Una tendencia creciente: extensos álbumes de conocimientos

En la literatura infantil y juvenil una tendencia creciente de los últimos años es la publicación de álbumes de conocimientos, gráficamente brillantes, que contienen mucha información que se presenta de modos poco convencionales, bien porque abundan las bromas, bien porque la confección combina diferentes recursos gráficos y documentales.

Son, sin duda, buenos estímulos para la curiosidad de los lectores, para que busquen nueva información y completen la que ya tienen, en otros libros o en otras fuentes. Son, también, libros que animan al diálogo y, por tanto, muy apropiados para promover un aprendizaje compartido en entornos familiares, o escolares, o de amigos.

Aunque habrá más, pues no los conozco todos, pongo a continuación aquellos que más me han interesado entre los editados el año 2015. Y aprovecho para decir que es una pena que no haya libros españoles entre ellos: hace tiempo que no veo un álbum de este tipo equiparable con Una aldea en tiempos del románico, de Jaime Nuño González y Chema Román.

2012. La memoria del elefante. Un viaje inolvidable por la memoria de Marcel, Jean-François Martin y Sophie Strady. Álbum de gran formato con un subtítulo que lo describe bien: «Una enciclopedia tipo cajón de sastre». El protagonista es Marcel, un elefante viejo, del que se nos cuenta su vida. Al hilo de lo que se cuenta se muestran todo tipo de cosas: los elefantes, el guardarropa de Marcel, los muebles de su oficina, de plantas, de aves, etc.

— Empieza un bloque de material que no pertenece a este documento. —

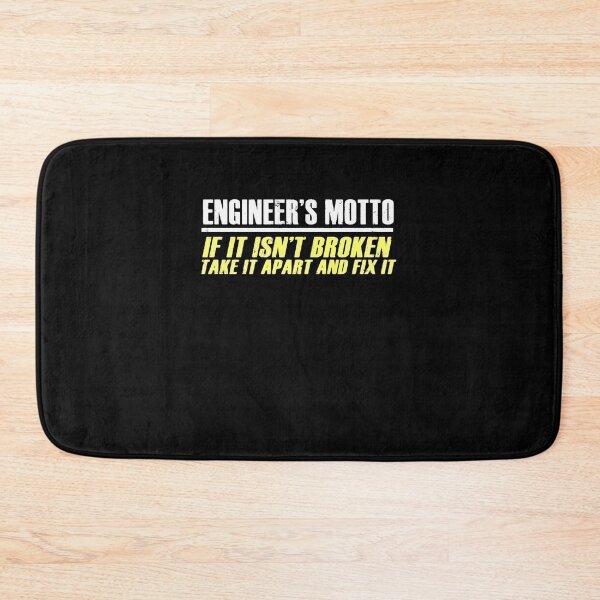 Item preview, Engineer s motto- if it isn t broken, take it apart and fix it designed and sold by BRANTCORPORA.
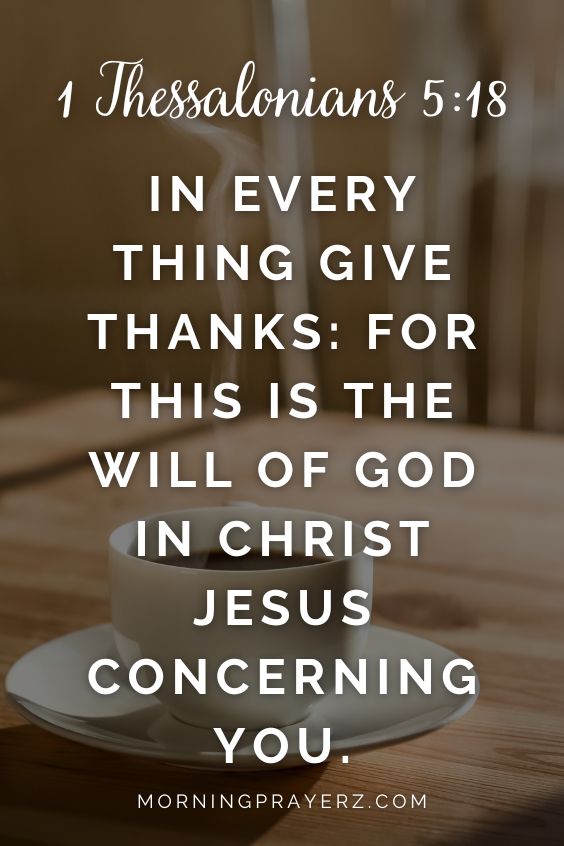 In every thing give thanks: for this is the will of God in Christ Jesus concerning you. 1 Thessalonians 5:18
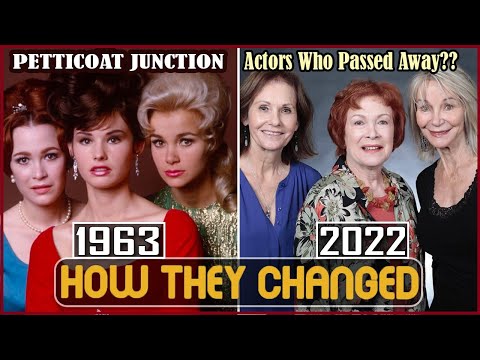 PETTICOAT JUNCTION 1963 Cast THEN AND NOW 2022 Actors Who Passed Away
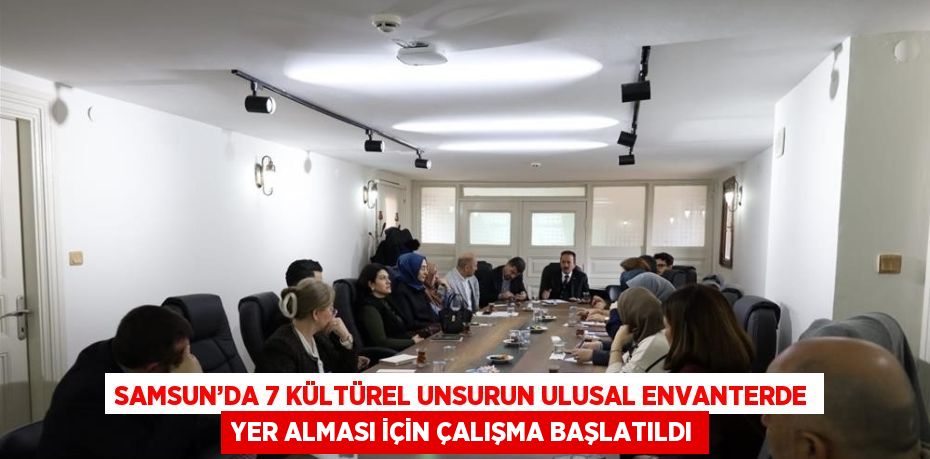 SAMSUN’DA 7 KÜLTÜREL UNSURUN ULUSAL ENVANTERDE YER ALMASI İÇİN ÇALIŞMA BAŞLATILDI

2012. Sofía viaja a la Antártida, Alison Lester. Sofía, nueve años, viaja a la Antártida en el Aurora Australis, un rompehielos del que su padre es capitán. Lleva un diario en el que anota características del barco, la ropa que usa, icebergs, pingüinos, focas, etc. También habla un poco de quienes fueron antes a la Antártida: Amundsen, Scott, Shackleton…

2012. Atlas del mundo, Aleksandra Mizielińska y Daniel Mizieliński. Extraordinario álbum con 55 mapas a doble página, de 6 continentes y 46 países. No faltan los detalles bromistas, todos ellos presentados en dibujos como de cómic. Las ilustraciones tienen un buscado aire vintage: en la rotulación, en los bordes decorativos (todos diferentes y apropiados), en el uso de colores propios de mapas antiguos.

2013. Bestiario, Adrienne Barman. Intrigante catálogo de animales que se presentan agrupados en familias inusuales, a cada una de las cuales se le dedican unas cuantas páginas. Los dibujos son eficaces y alegres. Es un libro divertido y estimulante, fácil para compartir y para jugar, de los que pueden avivar el interés por la materia y resultar un buen puente hacia otros libros.

2013. Cosmicómic. El descubrimiento del Big Bang, Rossano Piccioni y Amedeo Balbi. Narración en cómic. El primer narrador es Arno Penzias, que comienza por hablar de sus trabajos con Robert Wilson, en 1964. Desde ahí, se regresa varias veces al pasado para recapitular la historia de la investigación que tenían entre manos, hasta el momento en que a Penzias y Wilson se les concede el Premio Nobel en 1978.

2013. El profesor Astro Cat y las fronteras del espacio, Ben Newman y Dominic Walliman. Con unos personajillos simpáticos, Astro Cat y Astro Mouse, como guías, en sucesivas dobles páginas se habla del universo, las estrellas, las galaxias, el sol, el sistema solar, la tierra, la luna, los viajes espaciales, etc.

2014. El viaje de Shackleton, William Grill. Relato sobre la expedición al Polo Sur, en 1914, capitaneada por Ernest Shackleton, construido como una novela gráfica o como un gran álbum ilustrado informativo. Las imágenes a veces son ilustraciones pictóricas de gran formato y a veces son dibujos minuciosos. Y no faltan diagramas, inventarios, listas, etc.